Léon wunderte sich. Das war nicht das Schlager trällernde Mädchen, das er am Morgen zurückgelassen hatte, auch nicht das in häuslicher Gefangenschaft zerquälte Wesen, das ihn durch die vergangenen Monate begleitet hatte – diese Frau hatte er noch nie gesehen. Eine jener russischen Adligen hätte sie sein können, die stundenlang im Jardin du Luxembourg spazieren gingen, oder eine amerikanische Filmschauspielerin, die schon den dritten Highball intus hatte.

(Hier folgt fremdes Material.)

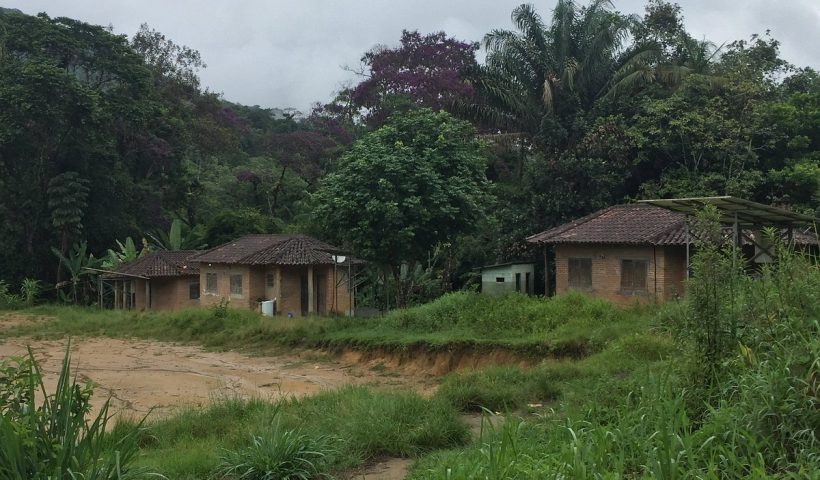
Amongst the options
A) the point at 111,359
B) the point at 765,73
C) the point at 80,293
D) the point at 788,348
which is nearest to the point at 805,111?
the point at 765,73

Als Yvonne ihn erblickte, winkte sie ihm mit allen fünf Fingern der rechten Hand einzeln zu. Er winkte zurück, dann kauerte er sich zu seinem Söhnchen nieder und ließ sich von ihm die Bimmelglocke und das Handschuhfach zeigen.
»Léon, wie schön, dass du mal mittags nach Hause kommst!«, sagte sie, als er sich neben sie setzte. Beim Begrüßungskuss fühlte er, dass sie sich biegsam an ihn schmiegte wie schon lange nicht mehr.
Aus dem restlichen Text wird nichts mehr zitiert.